Folding with (\a c -> last a `seq` g (c,False) a) would give us
= map snd $ ... $ g (3,False) [(2*2,2)]
= map snd $ ... $ g (4,False) [(4,2),(3*3,3)]
= map snd $ ... $ g (5,False) [(4+2,2),(9,3)]
= map snd $ ... $ g (6,False) [(6,2),(9,3),(5*5,5)]
= map snd $ ... $ g (7,False) [(6+2,2),(9,3),(25,5)]
= map snd $ ... $ g (8,False) [(8,2),(9,3),(25,5),(7*7,7)]
= map snd $ ... $ g (9,False) [(8+2,2),(9,3),(25,5),(49,7)]
= map snd $ ... $ g (10,False) [(10,2),(9+3,3),(25,5),(49,7)]
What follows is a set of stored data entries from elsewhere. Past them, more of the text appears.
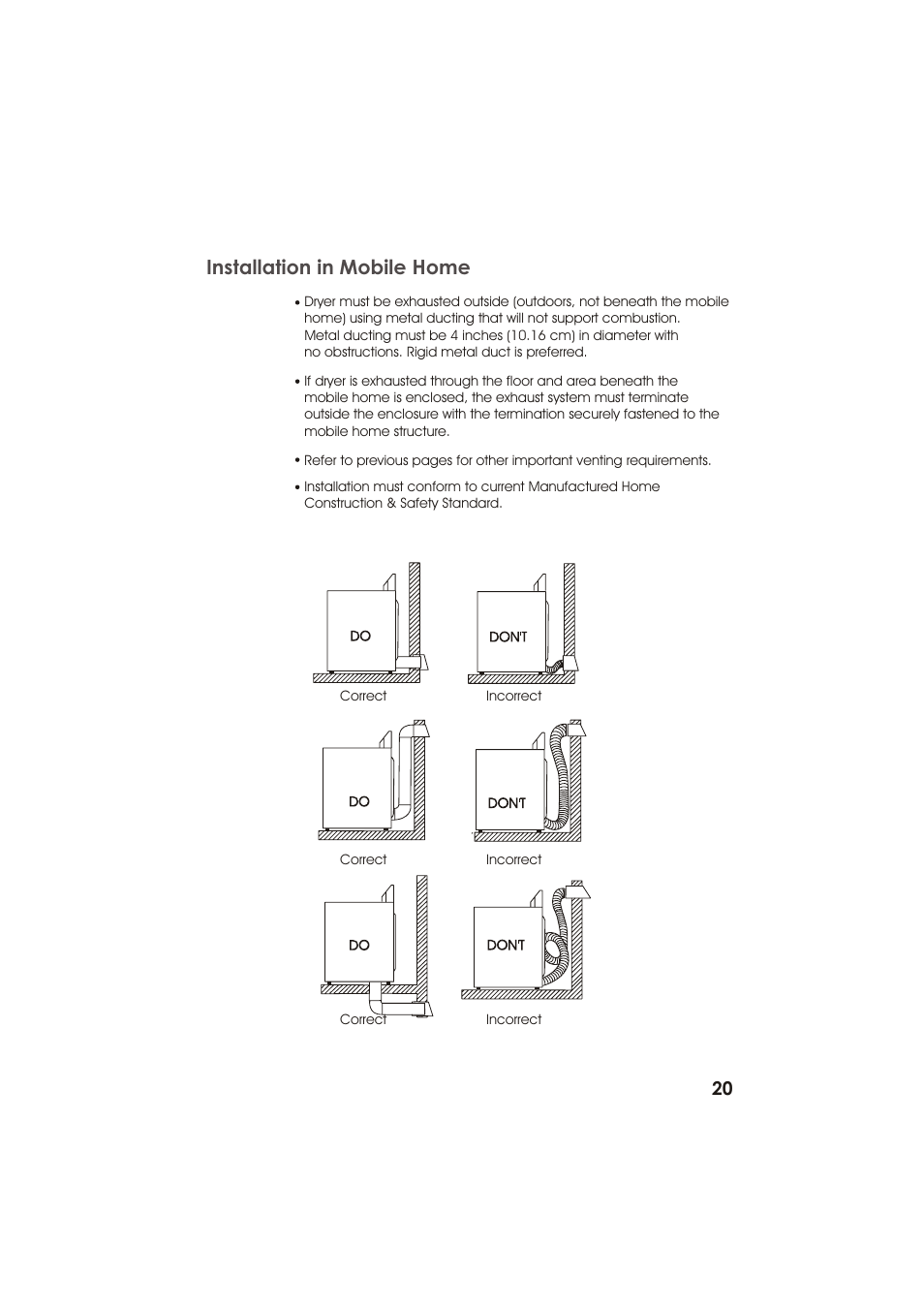 Installation in Mobile Home

• Dryer must be exhausted outside (outdoors, not beneath the mobile home) using metal ducting that will not support combustion. Metal ducting must be 4 inches (10.16 cm) in diameter with no obstructions. Rigid metal duct is preferred.

• If dryer is exhausted through the floor and area beneath the mobile home is enclosed, the exhaust system must terminate outside the enclosure with the termination securely fastened to the mobile home structure.

• Refer to previous pages for other important venting requirements.

• Installation must conform to current Manufactured Home Construction & Safety Standard.

DO

Correct

DON'T

Incorrect

DO

Correct

DON'T

Incorrect

DO

Correct

DON'T

Incorrect

20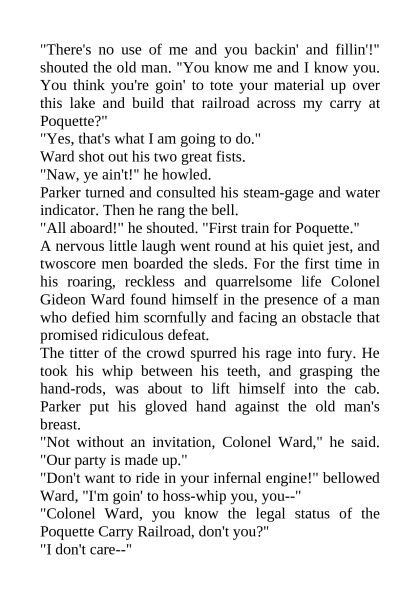 "There's no use of me and you backin' and fillin'!" shouted the old man. "You know me and I know you. You think you're goin' to tote your material up over this lake and build that railroad across my carry at Poquette?"

"Yes, that's what I am going to do."

Ward shot out his two great fists.

"Naw, ye ain't!" he howled.

Parker turned and consulted his steam-gage and water indicator. Then he rang the bell.

"All aboard!" he shouted. "First train for Poquette."

A nervous little laugh went round at his quiet jest, and twoscore men boarded the sleds. For the first time in his roaring, reckless and quarrelsome life Colonel Gideon Ward found himself in the presence of a man who defied him scornfully and facing an obstacle that promised ridiculous defeat.

The titter of the crowd spurred his rage into fury. He took his whip between his teeth, and grasping the hand-rods, was about to lift himself into the cab. Parker put his gloved hand against the old man's breast.

"Not without an invitation, Colonel Ward," he said. "Our party is made up."

"Don't want to ride in your infernal engine!" bellowed Ward, "I'm goin' to hoss-whip you, you--"

"Colonel Ward, you know the legal status of the Poquette Carry Railroad, don't you?"

"I don't care--"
= map snd $ ... $ g (11,False) [(10+2,2),(12,3),(25,5),(49,7)]
....
= map snd $ ... $ g (49,False)
[(48+2,2),(48+3,3),(50,5),(49,7),(121,11)...(2209,47)]
....
but all these changes will be pushed through to the list by the final print anyway, so the laziness is not the immediate problem here (it causes stack overflow for bigger inputs, but that's secondary here). The problem is that your erat' (renamed g above) eventually pushes each entry through the whole list needlessly, recreating the whole list for each candidate number. This is a very heavy memory usage pattern.
It should stop as early as possible, and share the list's tail whenever possible:
g :: (Integer, Bool) -> [(Integer,Integer)] -> [(Integer,Integer)]
g (c,b) ((x,y):xs)
| c < x = (x, y) : if x==y*y then (if b then xs
else xs++[(c*c,c)])
else g (c,b) xs
| c == x = (x+y,y) : if x==y*y then xs
else g (c,True) xs
| c > x = (x+y,y) : g (c,b) xs
g (c,True) [] = []
g (c,False) [] = [(c*c,c)]
Compiled with -O2 and run standalone, it runs under ~ N1.9 vs your original function's ~ N2.4..2.8..and rising, producing primes up to N.
(of course a "normal" sieve of Eratosthenes should run at about ~ N1.1, ideally, its theoretical time complexity being N log (log N)).